Tuning the electronic property of Pd nanoparticles by encapsulation within ZIF-67 shells towards enhanced performance in 1,3-butadiene hydrogenation

The low olefin selectivity of Pd-based catalysts is a long-term challenge for the selective hydrogenation of 1,3-butadiene. Hybrid Pd/metal-organic framework (MOF) catalysts may help tackle this problem as they can stabilize Pd nanoparticles and regulate their electronic property. Herein, both surface-supported Pd/ZIF-67 and encapsulated Pd@ZIF-67 catalysts were prepared to explore the synergy between Pd and ZIF-67 and the structure-performance relationship of the catalysts. SEM and TEM reveal the different spatial positions of Pd on the two catalysts.
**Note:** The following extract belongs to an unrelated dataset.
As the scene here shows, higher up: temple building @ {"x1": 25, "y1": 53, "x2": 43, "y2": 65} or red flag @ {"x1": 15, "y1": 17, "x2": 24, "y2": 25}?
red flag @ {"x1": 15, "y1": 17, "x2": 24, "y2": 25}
Interestingly, encapsulated Pd@ZIF-67 shows excellent catalytic performance in the 40 h test, with a conversion of 100% and a butene selectivity of 98%, outperforming the surface-supported Pd/ZIF-67 catalyst. XPS, CO-IR and DFT calculations indicate that the encapsulated structure promotes the synergistic interaction between the ZIF-67 and Pd sites. Furthermore, in situ DRIFTS of 1-butene reveals that the enhanced synergistic interaction weakens the adsorption of 1-butene on the catalyst surface while inhibiting its isomerization and further hydrogenation. The presented strategy together with the mechanistic results clarify the relationship between the structure and the synergistic interaction and provide a promising approach for the application of synergistic interactions in hydrogenation catalysts.